■ Excerto da fonte
◆ ◆ ◆ ◆

# Belgica - Tempo em Julho.



## tucha (23 Jun 2015 às 15:40)

Boa tarde a todos

Não sei se este é o local certo para colocar esta questão (se não for indiquem qual é) mas gostaria que alguém me informasse como costuma ser o tempo em Bruxelas (em termos de temperatura) em Julho e se já existe de alguma forma alguma previsão (ainda que claro pouco consistente) para a segunda metade do mês de Julho de 2015.

Obrigado


----------



## Gerofil (23 Jun 2015 às 16:39)

tucha disse:


> Boa tarde a todos Não sei se este é o local certo para colocar esta questão (se não for indiquem qual é) mas gostaria que alguém me informasse como costuma ser o tempo em Bruxelas (em termos de temperatura) em Julho e se já existe de alguma forma alguma previsão (ainda que claro pouco consistente) para a segunda metade do mês de Julho de 2015. Obrigado



Olá, eu estive na Bélgica e Holanda em Agosto passado. Predominou o tempo instável, com a alternância de períodos com sol, sobretudo na parte da manhã, e aguaceiros e trovoadas durante a parte inicial da tarde. O final da tarde e à noite ainda com muita nebulosidade mas geralmente já sem precipitação.

◆ ◆ ◆ ◆

■ Registos guardados
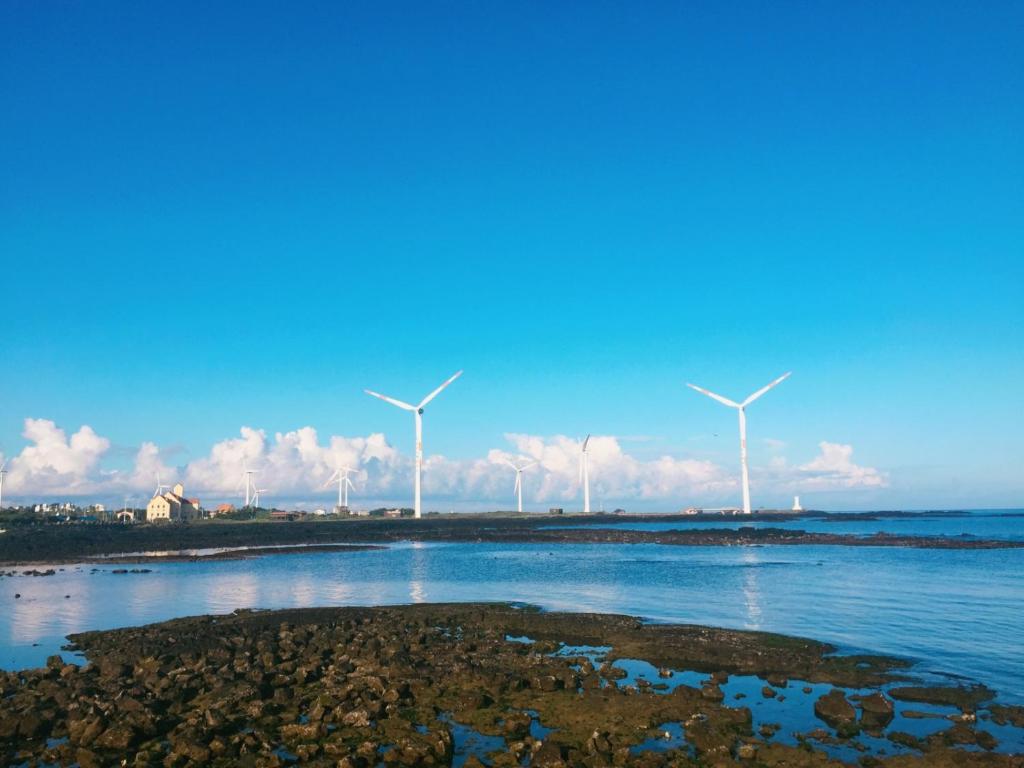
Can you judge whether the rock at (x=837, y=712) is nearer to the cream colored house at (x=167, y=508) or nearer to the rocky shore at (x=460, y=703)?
the rocky shore at (x=460, y=703)

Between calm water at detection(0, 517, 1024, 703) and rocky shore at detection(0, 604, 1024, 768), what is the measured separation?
13.5ft

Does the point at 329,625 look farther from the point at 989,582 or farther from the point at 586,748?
the point at 989,582

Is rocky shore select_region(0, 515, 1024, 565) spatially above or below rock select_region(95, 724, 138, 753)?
below

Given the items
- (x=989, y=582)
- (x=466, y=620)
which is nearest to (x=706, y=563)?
(x=989, y=582)

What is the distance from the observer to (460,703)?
73.0 feet

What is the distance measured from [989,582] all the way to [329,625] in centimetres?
4608

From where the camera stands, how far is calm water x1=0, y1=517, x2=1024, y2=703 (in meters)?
32.5

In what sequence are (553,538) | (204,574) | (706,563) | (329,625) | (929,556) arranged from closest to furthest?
(329,625) → (204,574) → (706,563) → (929,556) → (553,538)

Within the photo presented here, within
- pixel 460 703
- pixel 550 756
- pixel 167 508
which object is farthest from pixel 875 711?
pixel 167 508

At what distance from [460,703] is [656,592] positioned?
99.4ft

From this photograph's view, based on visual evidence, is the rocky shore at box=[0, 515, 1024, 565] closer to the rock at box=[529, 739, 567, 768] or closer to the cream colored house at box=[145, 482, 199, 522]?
the cream colored house at box=[145, 482, 199, 522]

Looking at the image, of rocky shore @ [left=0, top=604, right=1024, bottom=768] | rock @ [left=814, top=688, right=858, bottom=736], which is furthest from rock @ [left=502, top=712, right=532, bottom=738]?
rock @ [left=814, top=688, right=858, bottom=736]

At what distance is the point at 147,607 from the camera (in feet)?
145

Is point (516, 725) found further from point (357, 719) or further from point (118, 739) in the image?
point (118, 739)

◆ ◆ ◆ ◆

■ Tarefa 1
Transcreva do tópico sobre o tempo na Bélgica o trecho que começa nas palavras "Olá, eu estive" e termina depois de "já sem precipitação.".
■ Tarefa 2
Dê continuidade ao tópico sobre o tempo na Bélgica a partir da última frase apresentada.

■ Resultado do exercício 1
Olá, eu estive na Bélgica e Holanda em Agosto passado. Predominou o tempo instável, com a alternância de períodos com sol, sobretudo na parte da manhã, e aguaceiros e trovoadas durante a parte inicial da tarde. O final da tarde e à noite ainda com muita nebulosidade mas geralmente já sem precipitação.

■ Resultado do exercício 2
As primeiras hora da manhã e à noite costuma estar relativamente fresco, na ordem dos 12 º C / 14 ºC, sendo necessária roupa adequada. Já nas horas centrais do dia, a temperatura pode ultrapasasar os 20 ºC mas, quando chove, não passará dos 14 ºC / 16 ºC.


----------



## J.S. (28 Jun 2015 às 21:46)

Normal em agosto na Belgica e Holanda durante o dia e 21-24 C (depende-se: litoral ou interior) e 11-13 durante a noite.


----------



## tucha (1 Jul 2015 às 12:20)

Antes de mais obrigado pelas duas respostas...

Mas confesso que neste momento estou um bocado em pânico, estou a ver temperaturas em Amesterdão tão altas como em Lisboa , como é isto possivel???
33, 34 graus...!
Não me digam que vou fugir ao calor de Lisboa para "levar" com temperaturas iguais...!

Existe já alguma previsão (ainda que pouco credivel, eu sei) para a segunda quinzena de Julho para a Bélgica e Holanda?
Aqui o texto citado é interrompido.